Germline Build Target Sequence gCNV Model
Implementation of the helper_gcnv_model_targeted
step
The helper_gcnv_model_targeted
step takes as the input the results of the ngs_mapping
step (aligned germline reads) and builds a model that can be used by GATK4 gCNV for a particular
library kit.
Step Input
The step uses Snakemake sub workflows for the result of the ngs_mapping
(aligned reads BAM files).
Step Output
All donors will be used to generate the two parts of the required gCNV model, specifically:
ploidy-model
and cnv_calls-model
. Both are required to execute gCNV in CASE mode.
For example, the relevant directories might look as follows:
work/
+-- bwa.gcnv_contig_ploidy.<library_kit_name>
`-- out
`-- bwa.gcnv_contig_ploidy.<library_kit_name>
|-- SAMPLE_0
| |-- contig_ploidy.tsv
| |-- global_read_depth.tsv
| |-- mu_psi_s_log__.tsv
| |-- sample_name.txt
| `-- std_psi_s_log__.tsv
|-- [...]
`-- bwa.gcnv_contig_ploidy.<library_kit_name>
`-- ploidy-model
|-- contig_ploidy_prior.tsv
|-- gcnvkernel_version.json
|-- interval_list.tsv
|-- mu_mean_bias_j_lowerbound__.tsv
|-- mu_psi_j_log__.tsv
|-- ploidy_config.json
|-- std_mean_bias_j_lowerbound__.tsv
`-- std_psi_j_log__.tsv
+-- bwa.gcnv_call_cnvs.<library_kit_name>.***_of_***
`-- out
`-- bwa.gcnv_call_cnvs.<library_kit_name>.***_of_***
|-- cnv_calls-calls
| |-- SAMPLE_0
| `-- [...]
| |-- [...]
|-- cnv_calls-model
| |-- denoising_config.json
| |-- gcnvkernel_version.json
| |-- interval_list.tsv
| |-- log_q_tau_tk.tsv
| |-- mu_W_tu.tsv
| |-- mu_ard_u_log__.tsv
| |-- mu_log_mean_bias_t.tsv
| |-- mu_psi_t_log__.tsv
| |-- std_W_tu.tsv
| |-- std_ard_u_log__.tsv
| |-- std_log_mean_bias_t.tsv
| `-- std_psi_t_log__.tsv
`-- cnv_calls-tracking
`-- [...]
Global Configuration
At the moment, no global configuration is used.
Default Configuration
The default configuration is as follows.
step_config:
helper_gcnv_model_targeted:
#path_ngs_mapping: ../ngs_mapping
gcnv: # REQUIRED
# Path to interval block list with PAR region for contig calling.
# path_par_intervals: ''
#
# path to BED file with uniquely mappable regions.

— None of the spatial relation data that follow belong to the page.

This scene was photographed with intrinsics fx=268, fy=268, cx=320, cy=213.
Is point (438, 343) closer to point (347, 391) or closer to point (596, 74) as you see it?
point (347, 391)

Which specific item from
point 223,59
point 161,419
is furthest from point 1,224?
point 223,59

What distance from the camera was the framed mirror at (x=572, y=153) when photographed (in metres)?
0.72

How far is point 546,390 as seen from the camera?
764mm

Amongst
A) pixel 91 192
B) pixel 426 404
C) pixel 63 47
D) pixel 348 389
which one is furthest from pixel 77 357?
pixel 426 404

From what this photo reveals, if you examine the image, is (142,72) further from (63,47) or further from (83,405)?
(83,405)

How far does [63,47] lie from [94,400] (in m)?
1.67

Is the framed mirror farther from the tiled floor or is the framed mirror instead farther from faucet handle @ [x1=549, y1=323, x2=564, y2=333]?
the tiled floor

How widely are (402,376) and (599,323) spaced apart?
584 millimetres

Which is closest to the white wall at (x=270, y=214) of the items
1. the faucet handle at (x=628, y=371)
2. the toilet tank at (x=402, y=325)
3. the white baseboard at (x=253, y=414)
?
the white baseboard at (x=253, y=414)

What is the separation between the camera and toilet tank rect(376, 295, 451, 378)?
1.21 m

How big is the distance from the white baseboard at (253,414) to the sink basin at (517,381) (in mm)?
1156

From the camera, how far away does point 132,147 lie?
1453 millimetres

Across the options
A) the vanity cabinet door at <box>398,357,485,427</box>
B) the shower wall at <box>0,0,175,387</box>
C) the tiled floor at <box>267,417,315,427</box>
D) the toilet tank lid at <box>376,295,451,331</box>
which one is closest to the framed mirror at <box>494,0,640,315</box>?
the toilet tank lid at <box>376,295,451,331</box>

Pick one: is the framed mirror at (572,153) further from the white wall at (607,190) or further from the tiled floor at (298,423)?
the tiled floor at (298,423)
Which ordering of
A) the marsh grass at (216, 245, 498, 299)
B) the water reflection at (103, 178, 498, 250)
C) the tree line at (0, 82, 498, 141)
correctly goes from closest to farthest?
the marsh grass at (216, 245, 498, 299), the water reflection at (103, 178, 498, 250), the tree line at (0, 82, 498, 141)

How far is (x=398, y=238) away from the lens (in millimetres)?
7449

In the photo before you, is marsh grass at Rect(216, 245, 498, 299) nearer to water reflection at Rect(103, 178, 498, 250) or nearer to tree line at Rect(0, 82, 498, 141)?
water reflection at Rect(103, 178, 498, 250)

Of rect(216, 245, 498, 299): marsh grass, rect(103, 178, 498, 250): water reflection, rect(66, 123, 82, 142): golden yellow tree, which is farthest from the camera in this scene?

path_uniquely_mapable_bed: # REQUIRED
# The following allows to define one or more set of target intervals. This is only used by gcnv.
# Example:
# - name: "Agilent SureSelect Human All Exon V6"
# pattern: "Agilent SureSelect Human All Exon V6.*"
# path: "path/to/targets.bed"
path_target_interval_list_mapping: # REQUIRED